A Ukrainian soldier called Kostas, known as “El Greco” from the 3rd Assault Brigade, told me that for now their main task is logistics and medical evacuations. “To expand to assault or fire support, we need to lower the cost and simplify operations,” he said.

Some of the new ground robots are being adapted for one‑way missions. These kamikaze UGVs, Kostas said, are fitted with Starlink terminals “only when targeting high‑value assets, like tanks.”

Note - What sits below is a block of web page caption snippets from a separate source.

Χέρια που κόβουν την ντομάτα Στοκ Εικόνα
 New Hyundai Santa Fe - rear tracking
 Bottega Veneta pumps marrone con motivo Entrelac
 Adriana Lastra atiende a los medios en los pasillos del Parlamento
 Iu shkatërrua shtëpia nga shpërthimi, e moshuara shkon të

The challenge, he added, is that “you need to modify the drone yourself, pay for Starlink, and add components. It’s expensive and takes work.”

Civilian Innovators Are Building Ukraine’s Technology Shield

While soldiers experiment with battlefield tactics, civilian innovators are shaping the technology pipeline itself. “Ukrainian engineers are creating the future of warfare, not just for Ukraine, but for the world,” said Lyuba Shipovich, CEO of Dignitas Ukraine. “The people we work with love us. Some officers hate us because we push them to do more work,” she said.

Shipovich’s team Dignitas Ukraine launched Victory Robots, an initiative aimed at rapidly fielding unmanned ground systems on the front lines. Volunteers through organizations like Dignitas are working to promote UGVs across units on the front, as their instructors train soldiers on how to use them.

In announcing the project in June, the group said it was “building a tech-driven advantage for Ukraine’s defenders” to “protect lives and reduce human losses.” Volunteers like Dignitas are accelerating the military’s adoption of new technologies and bridging communication gaps between brigades at the front. Dignitas ensures they document best practices and share them between different units, scaling the most effective solutions.

“Ukrainian engineers are creating the future of warfare, not just for Ukraine, but for the world,” said Shipovich. She added that the next stage for Ukraine’s military is to rapidly develop AI and weave it into ground robotics.

For now, Ukraine’s fleet of UGVs remains a work in progress. But Kyiv sees them as a cornerstone of a future robotic army – one that could help offset the country’s manpower shortages and keep more soldiers out of harm’s way. The push reflects a larger strategy to create a technology shield that reinforces Ukraine’s defenses and ensures that Kyiv can stay in the fight for many years to come.